Configuration Basics

Learn the fundamentals of Sparkwheel configuration files.

Configuration File Format

Sparkwheel uses YAML for configuration:

# config.yaml
name: "My Project"
version: 1.0
settings:
  debug: true
  timeout: 30

YAML provides excellent readability and native support for comments, making it ideal for configuration files.

Loading Configurations

Basic Loading

from sparkwheel import Config

# Load from file
config = Config()
config.update("config.yaml")

Loading from Dictionary

config_dict = {
    "name": "Test",
    "value": 42
}

# Load from dict
config = Config()
config.update(config_dict)

Loading Multiple Files

# Load and merge multiple config files (method chaining!)
config = (Config()
          .update("base.yaml")
          .update("override.yaml"))

Accessing Configuration Values

Sparkwheel provides two equivalent syntaxes for accessing nested configuration values:

Two Ways to Access Nested Values

config = Config()
config.update("config.yaml")

# Method 1: Standard nested dictionary access
name = config["name"]
debug = config["settings"]["debug"]
lr = config["model"]["optimizer"]["lr"]

# Method 2: Path notation with :: separator
debug = config["settings::debug"]
lr = config["model::optimizer::lr"]

# Both methods work identically!
assert config["settings"]["debug"] == config["settings::debug"]

When to use each:

Nested access (config["a"]["b"]) - Familiar Python syntax, works like any dict
Path notation (config["a::b"]) - More concise for deeply nested values, easier to pass as strings

Using get() and resolve()

**Request A**
Please set down the passage of the Sparkwheel configuration guide word for word, beginning at the words "# Load from file" and stopping after "config.update(config_dict)".

**Given records**

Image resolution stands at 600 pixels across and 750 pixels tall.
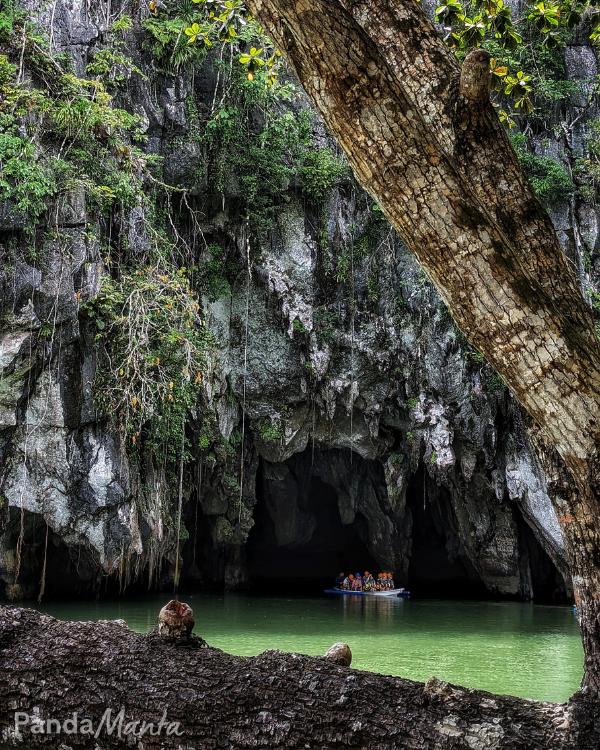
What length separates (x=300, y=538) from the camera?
15609mm

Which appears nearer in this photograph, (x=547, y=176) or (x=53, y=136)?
(x=53, y=136)

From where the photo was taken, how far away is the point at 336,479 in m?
14.0

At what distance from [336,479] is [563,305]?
476 inches

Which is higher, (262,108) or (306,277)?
(262,108)

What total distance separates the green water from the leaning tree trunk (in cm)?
364

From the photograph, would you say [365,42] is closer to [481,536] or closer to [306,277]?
[306,277]

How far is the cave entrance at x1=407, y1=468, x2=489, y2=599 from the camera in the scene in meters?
14.0

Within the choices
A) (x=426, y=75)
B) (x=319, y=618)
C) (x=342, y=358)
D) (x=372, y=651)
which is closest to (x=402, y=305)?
(x=342, y=358)

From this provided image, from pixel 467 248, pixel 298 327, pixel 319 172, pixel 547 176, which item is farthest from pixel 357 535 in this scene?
pixel 467 248

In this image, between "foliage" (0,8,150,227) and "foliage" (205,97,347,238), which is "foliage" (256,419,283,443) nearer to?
"foliage" (205,97,347,238)

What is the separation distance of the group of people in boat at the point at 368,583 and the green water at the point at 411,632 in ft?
2.51

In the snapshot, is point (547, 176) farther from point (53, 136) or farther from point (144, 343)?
point (53, 136)

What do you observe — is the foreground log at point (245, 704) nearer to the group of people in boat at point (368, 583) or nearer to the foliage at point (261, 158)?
the foliage at point (261, 158)

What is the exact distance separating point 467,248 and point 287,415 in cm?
1038
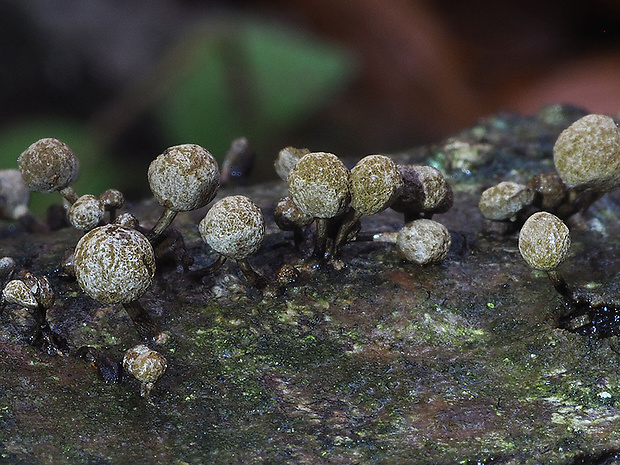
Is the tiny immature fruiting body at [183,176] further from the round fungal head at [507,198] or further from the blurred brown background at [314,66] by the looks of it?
the blurred brown background at [314,66]

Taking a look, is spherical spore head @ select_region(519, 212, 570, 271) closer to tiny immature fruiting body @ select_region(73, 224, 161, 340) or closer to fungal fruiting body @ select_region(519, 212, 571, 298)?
fungal fruiting body @ select_region(519, 212, 571, 298)

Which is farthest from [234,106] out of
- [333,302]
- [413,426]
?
[413,426]

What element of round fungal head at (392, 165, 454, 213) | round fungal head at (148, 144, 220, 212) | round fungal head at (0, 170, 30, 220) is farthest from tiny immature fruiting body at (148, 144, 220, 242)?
round fungal head at (0, 170, 30, 220)

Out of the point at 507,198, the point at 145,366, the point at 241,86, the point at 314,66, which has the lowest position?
the point at 145,366

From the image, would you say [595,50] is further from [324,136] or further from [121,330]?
[121,330]

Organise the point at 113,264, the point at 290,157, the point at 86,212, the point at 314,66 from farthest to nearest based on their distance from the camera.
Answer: the point at 314,66, the point at 290,157, the point at 86,212, the point at 113,264

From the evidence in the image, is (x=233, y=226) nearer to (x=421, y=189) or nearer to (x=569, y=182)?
(x=421, y=189)

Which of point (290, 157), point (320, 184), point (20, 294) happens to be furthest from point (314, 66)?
point (20, 294)

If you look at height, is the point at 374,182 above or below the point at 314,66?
below
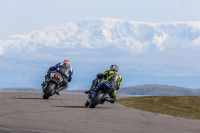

**Request B**
From the listing, give back the lines beginning at the line that has "If you look" and stopping after the end of the listing, with "height" swapped for "elevation" and nothing else altered. Leave the pictures out.

**Task solution A**
# Load from file
config = Config()
config.update("config.yaml")

Loading from Dictionary

config_dict = {
    "name": "Test",
    "value": 42
}

# Load from dict
config = Config()
config.update(config_dict)

**Task solution B**
If you look at elevation, is the point at 374,182 above or below the point at 314,66?
below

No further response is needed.